Reproduce the entries word for word, from their first line through the line containing "Is the blond".

###

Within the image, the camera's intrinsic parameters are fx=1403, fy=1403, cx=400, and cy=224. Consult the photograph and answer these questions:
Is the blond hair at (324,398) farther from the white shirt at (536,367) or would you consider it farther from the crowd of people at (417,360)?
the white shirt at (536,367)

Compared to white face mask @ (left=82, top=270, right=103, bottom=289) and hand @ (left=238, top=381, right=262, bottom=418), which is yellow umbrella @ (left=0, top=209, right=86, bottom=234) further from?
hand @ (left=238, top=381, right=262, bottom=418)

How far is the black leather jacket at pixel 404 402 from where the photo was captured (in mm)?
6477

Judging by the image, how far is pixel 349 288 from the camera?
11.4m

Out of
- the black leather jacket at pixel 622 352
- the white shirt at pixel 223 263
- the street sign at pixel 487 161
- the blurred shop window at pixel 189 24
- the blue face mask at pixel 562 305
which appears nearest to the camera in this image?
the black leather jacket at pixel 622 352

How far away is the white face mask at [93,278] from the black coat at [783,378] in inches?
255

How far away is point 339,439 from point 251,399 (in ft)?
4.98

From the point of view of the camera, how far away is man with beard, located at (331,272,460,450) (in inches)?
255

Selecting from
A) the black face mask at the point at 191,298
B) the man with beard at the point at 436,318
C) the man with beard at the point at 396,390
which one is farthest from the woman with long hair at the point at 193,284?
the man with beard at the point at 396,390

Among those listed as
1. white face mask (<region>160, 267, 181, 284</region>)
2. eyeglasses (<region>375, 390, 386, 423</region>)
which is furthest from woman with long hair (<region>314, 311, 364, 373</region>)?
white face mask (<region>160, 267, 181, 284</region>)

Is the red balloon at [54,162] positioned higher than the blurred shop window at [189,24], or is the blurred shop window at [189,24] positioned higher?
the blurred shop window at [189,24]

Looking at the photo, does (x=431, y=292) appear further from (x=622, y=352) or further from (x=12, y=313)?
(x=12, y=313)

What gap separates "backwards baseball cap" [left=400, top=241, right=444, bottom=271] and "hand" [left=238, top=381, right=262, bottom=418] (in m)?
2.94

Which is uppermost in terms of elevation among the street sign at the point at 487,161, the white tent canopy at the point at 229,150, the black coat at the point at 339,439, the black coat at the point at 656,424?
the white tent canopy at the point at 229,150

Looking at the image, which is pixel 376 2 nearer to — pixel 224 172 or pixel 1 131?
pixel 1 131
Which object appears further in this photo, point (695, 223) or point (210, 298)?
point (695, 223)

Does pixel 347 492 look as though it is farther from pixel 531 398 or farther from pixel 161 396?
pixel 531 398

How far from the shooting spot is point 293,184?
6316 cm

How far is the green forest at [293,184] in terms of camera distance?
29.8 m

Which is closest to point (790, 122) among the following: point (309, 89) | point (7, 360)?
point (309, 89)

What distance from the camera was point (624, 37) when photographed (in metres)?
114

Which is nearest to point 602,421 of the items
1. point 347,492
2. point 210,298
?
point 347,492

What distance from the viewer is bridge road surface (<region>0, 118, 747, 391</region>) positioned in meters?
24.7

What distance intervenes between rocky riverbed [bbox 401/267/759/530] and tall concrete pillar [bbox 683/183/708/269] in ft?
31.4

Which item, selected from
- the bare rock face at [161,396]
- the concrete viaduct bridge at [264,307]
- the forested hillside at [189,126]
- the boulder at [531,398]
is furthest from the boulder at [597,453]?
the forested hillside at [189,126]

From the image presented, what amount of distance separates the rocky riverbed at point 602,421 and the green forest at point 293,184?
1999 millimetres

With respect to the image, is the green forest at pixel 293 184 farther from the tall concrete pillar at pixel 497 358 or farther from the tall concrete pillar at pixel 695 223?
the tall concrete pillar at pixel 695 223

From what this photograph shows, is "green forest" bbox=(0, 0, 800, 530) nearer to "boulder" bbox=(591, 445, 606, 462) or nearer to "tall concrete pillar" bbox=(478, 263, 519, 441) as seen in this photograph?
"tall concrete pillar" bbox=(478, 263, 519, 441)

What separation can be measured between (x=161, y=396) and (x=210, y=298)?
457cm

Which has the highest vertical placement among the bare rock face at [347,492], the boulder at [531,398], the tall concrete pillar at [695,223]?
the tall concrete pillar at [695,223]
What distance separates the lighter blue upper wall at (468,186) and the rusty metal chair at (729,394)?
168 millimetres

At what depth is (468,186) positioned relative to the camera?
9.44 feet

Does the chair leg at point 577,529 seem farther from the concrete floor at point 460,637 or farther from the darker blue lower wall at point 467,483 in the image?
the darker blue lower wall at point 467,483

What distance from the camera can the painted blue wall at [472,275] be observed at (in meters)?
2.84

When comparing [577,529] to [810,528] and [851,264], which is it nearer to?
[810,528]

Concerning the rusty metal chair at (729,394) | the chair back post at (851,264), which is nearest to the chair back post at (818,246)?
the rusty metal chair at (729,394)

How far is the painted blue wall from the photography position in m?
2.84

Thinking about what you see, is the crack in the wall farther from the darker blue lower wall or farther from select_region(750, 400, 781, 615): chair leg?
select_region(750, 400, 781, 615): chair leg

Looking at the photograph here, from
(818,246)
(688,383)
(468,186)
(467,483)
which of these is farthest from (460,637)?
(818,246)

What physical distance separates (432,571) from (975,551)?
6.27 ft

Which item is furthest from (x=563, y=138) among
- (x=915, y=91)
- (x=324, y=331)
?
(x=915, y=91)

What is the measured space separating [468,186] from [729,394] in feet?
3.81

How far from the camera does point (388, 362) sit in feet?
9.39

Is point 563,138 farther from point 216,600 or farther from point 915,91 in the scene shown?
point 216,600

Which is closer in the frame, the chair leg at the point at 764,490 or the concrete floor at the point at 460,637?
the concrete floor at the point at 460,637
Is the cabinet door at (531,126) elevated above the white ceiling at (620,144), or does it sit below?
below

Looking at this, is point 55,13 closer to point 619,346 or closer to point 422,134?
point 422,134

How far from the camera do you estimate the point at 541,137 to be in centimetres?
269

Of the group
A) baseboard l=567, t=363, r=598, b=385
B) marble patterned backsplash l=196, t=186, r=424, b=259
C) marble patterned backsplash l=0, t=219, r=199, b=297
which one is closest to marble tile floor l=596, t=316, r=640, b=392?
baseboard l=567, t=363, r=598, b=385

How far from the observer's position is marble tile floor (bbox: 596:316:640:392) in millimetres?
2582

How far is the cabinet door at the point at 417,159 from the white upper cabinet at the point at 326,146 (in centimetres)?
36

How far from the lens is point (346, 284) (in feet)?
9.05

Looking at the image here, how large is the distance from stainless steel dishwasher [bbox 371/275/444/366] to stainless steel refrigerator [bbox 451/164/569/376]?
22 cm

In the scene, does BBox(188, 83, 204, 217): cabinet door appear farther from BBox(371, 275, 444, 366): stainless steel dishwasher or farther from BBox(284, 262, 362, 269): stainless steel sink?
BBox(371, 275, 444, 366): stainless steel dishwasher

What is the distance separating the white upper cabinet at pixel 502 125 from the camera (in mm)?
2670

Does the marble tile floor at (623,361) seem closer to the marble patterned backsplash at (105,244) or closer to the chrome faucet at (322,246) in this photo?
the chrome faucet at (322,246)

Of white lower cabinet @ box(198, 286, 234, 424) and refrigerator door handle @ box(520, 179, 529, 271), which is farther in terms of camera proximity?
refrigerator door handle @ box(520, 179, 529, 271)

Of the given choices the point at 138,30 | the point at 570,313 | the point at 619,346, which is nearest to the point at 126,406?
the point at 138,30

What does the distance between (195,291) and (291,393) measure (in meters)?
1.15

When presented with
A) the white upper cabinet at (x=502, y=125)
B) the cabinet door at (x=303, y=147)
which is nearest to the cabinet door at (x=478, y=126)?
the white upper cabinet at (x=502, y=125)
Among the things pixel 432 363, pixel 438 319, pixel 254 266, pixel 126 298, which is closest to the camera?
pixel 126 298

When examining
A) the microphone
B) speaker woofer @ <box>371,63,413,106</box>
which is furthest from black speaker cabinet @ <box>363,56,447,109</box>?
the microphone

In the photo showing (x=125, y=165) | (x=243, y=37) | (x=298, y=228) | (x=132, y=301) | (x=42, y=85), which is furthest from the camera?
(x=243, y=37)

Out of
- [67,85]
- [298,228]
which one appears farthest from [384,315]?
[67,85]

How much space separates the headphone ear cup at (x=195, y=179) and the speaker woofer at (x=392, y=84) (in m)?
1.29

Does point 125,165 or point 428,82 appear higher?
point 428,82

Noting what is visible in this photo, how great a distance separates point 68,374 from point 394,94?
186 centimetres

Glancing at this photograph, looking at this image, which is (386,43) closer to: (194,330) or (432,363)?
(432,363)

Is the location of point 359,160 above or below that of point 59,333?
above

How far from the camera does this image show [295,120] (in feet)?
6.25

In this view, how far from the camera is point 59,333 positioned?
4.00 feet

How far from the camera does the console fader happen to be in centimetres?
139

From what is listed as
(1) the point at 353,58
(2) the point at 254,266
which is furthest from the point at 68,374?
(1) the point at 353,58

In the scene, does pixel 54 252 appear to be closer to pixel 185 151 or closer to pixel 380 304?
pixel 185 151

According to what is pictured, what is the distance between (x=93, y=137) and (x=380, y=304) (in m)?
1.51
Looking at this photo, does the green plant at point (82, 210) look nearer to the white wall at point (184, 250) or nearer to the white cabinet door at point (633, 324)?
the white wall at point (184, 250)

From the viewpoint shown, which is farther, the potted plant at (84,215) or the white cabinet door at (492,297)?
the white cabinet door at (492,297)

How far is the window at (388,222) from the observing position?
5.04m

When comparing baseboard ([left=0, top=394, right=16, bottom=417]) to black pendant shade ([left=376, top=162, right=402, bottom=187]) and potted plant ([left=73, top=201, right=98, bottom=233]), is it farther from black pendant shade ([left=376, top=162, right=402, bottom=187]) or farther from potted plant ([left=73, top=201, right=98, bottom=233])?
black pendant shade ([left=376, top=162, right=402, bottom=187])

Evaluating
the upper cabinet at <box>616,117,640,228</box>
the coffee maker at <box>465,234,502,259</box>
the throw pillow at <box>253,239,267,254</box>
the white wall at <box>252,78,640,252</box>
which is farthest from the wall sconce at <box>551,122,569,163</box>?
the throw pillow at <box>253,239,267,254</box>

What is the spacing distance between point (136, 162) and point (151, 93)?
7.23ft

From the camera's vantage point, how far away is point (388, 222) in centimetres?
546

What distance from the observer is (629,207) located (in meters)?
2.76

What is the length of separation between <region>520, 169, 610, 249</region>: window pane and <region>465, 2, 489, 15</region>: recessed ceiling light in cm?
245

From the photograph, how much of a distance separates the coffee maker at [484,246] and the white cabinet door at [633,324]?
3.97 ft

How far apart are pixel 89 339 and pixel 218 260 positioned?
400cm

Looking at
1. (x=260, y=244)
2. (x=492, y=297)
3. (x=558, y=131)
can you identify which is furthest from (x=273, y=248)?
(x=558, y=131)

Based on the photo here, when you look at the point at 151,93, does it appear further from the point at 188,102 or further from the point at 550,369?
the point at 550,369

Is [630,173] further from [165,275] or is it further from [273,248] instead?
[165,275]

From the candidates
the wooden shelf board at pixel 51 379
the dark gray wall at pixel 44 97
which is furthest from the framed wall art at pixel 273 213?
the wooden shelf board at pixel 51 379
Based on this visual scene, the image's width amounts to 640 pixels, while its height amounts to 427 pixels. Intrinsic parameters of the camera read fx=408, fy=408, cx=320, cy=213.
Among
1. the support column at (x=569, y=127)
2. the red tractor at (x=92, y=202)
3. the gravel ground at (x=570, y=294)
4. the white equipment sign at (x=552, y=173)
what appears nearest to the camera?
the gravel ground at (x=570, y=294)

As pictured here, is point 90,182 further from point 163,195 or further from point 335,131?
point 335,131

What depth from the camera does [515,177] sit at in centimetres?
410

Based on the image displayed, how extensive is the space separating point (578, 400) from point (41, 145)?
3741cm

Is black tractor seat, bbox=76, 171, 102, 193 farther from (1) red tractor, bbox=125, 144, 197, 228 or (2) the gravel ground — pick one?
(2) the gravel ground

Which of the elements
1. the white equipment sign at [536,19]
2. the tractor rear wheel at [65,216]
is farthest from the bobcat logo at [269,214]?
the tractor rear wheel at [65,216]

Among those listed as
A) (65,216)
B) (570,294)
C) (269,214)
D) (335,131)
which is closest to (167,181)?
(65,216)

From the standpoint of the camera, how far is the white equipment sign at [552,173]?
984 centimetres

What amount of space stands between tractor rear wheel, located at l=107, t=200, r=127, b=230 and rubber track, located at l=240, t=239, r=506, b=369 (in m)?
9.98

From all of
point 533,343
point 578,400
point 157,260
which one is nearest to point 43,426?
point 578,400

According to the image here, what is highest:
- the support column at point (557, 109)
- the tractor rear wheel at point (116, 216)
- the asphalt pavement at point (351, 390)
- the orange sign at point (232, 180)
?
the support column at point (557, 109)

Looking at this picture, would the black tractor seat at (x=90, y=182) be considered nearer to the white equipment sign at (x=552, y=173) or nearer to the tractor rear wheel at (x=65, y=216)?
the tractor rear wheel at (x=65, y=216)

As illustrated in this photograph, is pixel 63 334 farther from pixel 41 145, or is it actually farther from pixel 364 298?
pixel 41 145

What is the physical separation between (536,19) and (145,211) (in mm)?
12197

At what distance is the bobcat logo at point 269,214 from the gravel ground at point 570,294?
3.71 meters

###

- Output:
Within the image, the camera's intrinsic parameters are fx=1403, fy=1403, cx=400, and cy=224. Consult the photograph and answer these questions:
Is the blond hair at (324,398) farther from the white shirt at (536,367) or would you consider it farther from the crowd of people at (417,360)?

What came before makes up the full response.